Per questo, nelle conversazioni pubbliche e private centellino chirurgicamente i miei dubbi, tastando la disponibilità a mettere in discussione La Città prima di instillarli nell’orecchio del mio interlocutore, e solo di rado posso esprimerli sinceramente. La Città è cara, La Città è grande come la Lombardia e ha i problemi di trasporto della Calabria. Eppure: non si discute. Se ci trovi qualcosa che non va, quello che è sbagliato sei evidentemente tu.
La Città genera entusiasmo ma soprattutto eccitazione. Quelli che aspettano di fare qualcosa sono così excited dall’attesa che non stanno nella pelle. Quelli che l’hanno appena fatta sono così excited che l’evento sia successo, e che loro fossero lì a testimoniarlo. Tutto quello che fai, il posto da cui vieni, quello in cui andrai: tutto è exciting, come se stessi parlando con una città – pardon, La Città – che ancora si sta ripulendo con la manica le narici sporche di eroina. L’eccitazione rende La Città febbricitante, una febbre costante che qualsiasi medico diagnosticherebbe come malattia.
Ma dicevamo del negozio di dolciumi di Pete. Per entrare nel locale non si paga nulla, nell’impero del capitalismo in cui vige il principio della tip, la mancia per qualsiasi prestazione. Se lo spettacolo val la pena, capita spesso che al bancone al bar non ci sia nessuno a servire: tutti, proprietario e camerieri inclusi, sono ad ascoltare o, nei 2 mesi scarsi all’anno che il tempo lo concede, a godersi il piccolo giardino fiorito nel retro, oltre una porta uscita dal saloon di un set di Sergio Leone.
Il pubblico è variegato, ma ha generalmente una grande caratteristica in comune: una totale cecità da interni che gli impedisce di abbinare in qualsiasi modo sensato il proprio abbigliamento. Rispetto al resto di Williamsburg, non mi sento neppure in dovere di fingermi omosessuale per non sentirmi discriminato, e posso persino scorciarmi la barba prima di uscire di casa e lasciare nell’armadio la camicia a quadri senza avvertire lo sguardo severo del giudizio dell’autoctono contro chi, palesemente, è straniero.
Quando la situazione lo richiede, ordino un ginger ale, liscio.
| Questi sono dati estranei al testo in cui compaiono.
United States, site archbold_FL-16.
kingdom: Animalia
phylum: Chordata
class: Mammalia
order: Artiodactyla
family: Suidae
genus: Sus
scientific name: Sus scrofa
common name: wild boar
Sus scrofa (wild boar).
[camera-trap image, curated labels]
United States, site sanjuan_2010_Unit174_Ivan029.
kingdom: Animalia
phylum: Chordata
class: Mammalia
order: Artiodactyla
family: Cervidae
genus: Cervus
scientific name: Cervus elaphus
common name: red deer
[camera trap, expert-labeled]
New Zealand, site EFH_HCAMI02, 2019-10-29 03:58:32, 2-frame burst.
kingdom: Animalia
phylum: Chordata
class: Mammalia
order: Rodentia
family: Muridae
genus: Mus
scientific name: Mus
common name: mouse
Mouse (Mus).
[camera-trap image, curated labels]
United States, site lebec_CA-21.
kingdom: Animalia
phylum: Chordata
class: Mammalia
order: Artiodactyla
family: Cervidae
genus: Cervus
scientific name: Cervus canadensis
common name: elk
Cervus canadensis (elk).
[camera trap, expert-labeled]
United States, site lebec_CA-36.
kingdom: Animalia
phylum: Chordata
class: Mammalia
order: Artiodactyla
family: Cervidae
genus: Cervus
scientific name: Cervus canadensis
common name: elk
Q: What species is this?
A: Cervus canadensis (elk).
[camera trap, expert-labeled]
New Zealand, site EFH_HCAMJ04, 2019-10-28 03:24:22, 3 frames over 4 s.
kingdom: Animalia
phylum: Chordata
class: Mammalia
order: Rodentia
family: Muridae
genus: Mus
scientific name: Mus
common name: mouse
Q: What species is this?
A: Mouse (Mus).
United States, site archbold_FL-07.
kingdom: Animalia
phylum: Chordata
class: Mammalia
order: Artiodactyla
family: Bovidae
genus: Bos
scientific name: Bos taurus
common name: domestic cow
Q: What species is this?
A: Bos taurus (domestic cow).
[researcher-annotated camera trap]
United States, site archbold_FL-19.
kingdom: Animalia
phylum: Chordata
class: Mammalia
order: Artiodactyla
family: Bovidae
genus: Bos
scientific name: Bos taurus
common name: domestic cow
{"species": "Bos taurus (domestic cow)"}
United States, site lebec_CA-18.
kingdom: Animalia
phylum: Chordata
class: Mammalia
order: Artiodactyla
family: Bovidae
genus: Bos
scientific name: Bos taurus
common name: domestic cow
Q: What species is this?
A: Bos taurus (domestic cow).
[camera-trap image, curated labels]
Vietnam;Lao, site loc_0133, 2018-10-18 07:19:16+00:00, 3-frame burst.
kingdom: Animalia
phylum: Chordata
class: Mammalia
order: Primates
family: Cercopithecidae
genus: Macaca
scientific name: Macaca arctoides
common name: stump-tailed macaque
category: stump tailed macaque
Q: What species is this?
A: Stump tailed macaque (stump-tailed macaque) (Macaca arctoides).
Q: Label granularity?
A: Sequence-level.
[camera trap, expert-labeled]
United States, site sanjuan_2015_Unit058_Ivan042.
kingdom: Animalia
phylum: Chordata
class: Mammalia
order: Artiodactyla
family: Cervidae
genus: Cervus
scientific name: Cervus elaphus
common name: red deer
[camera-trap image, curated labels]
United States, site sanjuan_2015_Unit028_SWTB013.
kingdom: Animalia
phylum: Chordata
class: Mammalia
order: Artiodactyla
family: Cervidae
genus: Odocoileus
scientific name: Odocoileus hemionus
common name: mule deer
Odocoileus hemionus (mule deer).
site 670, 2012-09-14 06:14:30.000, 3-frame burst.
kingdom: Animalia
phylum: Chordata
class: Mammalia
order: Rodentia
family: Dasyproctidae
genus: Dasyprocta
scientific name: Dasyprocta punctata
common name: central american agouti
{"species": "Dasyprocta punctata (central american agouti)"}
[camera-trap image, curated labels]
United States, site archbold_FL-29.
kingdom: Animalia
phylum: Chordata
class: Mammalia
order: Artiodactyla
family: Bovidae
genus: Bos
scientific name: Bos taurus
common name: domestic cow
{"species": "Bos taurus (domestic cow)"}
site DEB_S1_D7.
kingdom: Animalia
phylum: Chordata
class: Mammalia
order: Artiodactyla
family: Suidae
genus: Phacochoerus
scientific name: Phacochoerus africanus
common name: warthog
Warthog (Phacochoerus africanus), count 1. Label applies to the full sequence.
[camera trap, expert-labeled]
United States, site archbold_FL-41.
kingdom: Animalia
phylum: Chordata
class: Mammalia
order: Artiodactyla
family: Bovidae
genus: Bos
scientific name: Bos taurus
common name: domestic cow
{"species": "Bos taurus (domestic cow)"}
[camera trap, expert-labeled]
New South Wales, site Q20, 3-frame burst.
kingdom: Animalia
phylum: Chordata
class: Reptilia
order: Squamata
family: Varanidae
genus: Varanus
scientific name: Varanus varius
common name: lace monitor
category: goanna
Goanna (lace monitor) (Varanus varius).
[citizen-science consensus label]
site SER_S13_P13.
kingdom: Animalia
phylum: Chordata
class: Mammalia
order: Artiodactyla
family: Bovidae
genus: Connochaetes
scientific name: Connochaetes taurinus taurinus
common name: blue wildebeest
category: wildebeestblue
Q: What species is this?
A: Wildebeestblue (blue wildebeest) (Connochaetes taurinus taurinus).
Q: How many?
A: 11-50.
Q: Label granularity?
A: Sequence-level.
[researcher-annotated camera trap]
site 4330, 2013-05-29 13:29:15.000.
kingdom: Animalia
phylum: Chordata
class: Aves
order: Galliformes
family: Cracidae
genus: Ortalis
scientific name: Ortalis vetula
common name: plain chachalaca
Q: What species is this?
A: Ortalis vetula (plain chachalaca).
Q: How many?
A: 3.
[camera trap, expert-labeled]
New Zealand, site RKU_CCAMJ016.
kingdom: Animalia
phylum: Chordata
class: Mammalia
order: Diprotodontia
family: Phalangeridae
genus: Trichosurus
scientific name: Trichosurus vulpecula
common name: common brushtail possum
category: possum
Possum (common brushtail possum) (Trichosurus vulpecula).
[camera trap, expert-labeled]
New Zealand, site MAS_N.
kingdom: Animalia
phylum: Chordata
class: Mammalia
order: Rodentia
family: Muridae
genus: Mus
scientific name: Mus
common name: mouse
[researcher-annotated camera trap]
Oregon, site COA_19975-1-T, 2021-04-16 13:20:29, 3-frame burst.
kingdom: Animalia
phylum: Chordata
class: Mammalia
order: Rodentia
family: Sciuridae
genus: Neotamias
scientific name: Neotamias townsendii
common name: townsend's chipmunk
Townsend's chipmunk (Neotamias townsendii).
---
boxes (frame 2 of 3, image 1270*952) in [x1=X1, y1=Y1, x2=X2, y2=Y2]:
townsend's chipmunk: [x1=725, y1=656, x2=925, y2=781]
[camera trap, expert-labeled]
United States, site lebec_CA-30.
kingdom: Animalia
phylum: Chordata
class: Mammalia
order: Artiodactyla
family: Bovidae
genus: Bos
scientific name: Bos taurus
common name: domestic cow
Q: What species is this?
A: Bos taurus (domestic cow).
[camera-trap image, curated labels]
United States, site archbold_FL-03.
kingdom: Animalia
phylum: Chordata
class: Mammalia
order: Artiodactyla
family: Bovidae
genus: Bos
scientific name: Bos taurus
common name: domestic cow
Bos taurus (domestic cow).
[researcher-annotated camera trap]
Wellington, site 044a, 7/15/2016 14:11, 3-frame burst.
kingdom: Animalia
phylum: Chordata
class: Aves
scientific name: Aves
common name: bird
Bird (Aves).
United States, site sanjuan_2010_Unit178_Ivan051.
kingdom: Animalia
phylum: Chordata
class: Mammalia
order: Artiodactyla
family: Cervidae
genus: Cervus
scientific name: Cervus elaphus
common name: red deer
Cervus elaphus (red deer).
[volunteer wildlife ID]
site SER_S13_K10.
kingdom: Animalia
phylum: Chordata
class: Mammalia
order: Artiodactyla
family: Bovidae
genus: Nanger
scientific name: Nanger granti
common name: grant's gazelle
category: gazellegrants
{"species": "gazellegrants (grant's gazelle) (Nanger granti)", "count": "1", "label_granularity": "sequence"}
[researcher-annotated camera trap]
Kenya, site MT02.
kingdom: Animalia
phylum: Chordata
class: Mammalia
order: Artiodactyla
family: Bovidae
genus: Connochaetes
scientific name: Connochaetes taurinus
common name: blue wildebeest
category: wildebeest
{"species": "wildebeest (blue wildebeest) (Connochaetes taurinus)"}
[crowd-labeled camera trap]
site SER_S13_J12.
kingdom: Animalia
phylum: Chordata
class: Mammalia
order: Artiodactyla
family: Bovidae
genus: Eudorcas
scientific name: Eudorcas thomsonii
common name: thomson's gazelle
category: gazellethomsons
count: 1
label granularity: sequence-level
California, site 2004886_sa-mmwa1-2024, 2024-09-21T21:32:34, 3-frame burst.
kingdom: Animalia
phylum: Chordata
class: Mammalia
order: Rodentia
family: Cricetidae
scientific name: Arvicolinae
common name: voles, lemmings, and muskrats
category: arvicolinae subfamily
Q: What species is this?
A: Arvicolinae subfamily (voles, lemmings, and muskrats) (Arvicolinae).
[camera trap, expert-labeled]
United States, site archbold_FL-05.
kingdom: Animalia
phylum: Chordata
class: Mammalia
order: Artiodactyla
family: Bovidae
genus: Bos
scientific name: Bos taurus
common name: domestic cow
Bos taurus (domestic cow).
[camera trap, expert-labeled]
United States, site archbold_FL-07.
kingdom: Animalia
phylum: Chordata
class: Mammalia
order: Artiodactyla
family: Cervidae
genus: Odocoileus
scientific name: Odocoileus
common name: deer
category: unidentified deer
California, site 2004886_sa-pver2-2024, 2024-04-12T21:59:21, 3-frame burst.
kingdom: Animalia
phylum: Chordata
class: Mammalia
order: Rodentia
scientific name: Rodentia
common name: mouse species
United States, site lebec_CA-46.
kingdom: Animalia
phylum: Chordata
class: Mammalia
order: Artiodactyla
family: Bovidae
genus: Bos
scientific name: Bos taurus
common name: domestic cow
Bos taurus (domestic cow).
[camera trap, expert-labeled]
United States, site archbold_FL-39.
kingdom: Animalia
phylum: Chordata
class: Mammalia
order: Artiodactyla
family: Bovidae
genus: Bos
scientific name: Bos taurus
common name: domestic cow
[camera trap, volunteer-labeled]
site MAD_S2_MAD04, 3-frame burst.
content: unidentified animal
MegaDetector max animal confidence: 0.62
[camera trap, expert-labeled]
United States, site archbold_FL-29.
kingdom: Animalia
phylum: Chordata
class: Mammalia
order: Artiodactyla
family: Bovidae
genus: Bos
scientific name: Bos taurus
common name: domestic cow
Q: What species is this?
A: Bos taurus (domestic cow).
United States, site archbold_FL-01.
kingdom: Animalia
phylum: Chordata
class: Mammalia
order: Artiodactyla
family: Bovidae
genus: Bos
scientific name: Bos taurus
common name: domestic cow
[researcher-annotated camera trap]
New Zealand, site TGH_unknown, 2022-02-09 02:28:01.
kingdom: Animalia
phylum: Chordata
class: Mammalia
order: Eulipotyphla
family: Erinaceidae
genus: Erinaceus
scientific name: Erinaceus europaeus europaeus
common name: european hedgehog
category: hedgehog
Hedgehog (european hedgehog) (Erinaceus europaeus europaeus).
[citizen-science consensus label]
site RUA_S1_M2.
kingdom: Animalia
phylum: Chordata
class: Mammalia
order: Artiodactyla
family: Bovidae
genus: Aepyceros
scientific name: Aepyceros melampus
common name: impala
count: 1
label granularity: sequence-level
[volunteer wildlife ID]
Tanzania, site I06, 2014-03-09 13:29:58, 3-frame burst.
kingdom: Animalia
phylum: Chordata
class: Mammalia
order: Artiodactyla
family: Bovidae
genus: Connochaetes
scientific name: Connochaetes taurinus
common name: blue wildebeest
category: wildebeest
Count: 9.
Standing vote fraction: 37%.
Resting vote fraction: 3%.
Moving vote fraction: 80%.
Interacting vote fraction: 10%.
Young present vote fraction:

Non sempre riesco a seguire il flusso di coscienza degli artisti, ma cerco di rimanere concentrato sui testi. Le incomprensioni mi generano epifanie e immagini che poi riutilizzerò. Non mi sento neanche in colpa, perché non sto rubando. Solo fraintendendo.
Anche le parole a Brooklyn sono un ex di qualcosa. Le rielaboro nel cervello per farne edifici nuovi.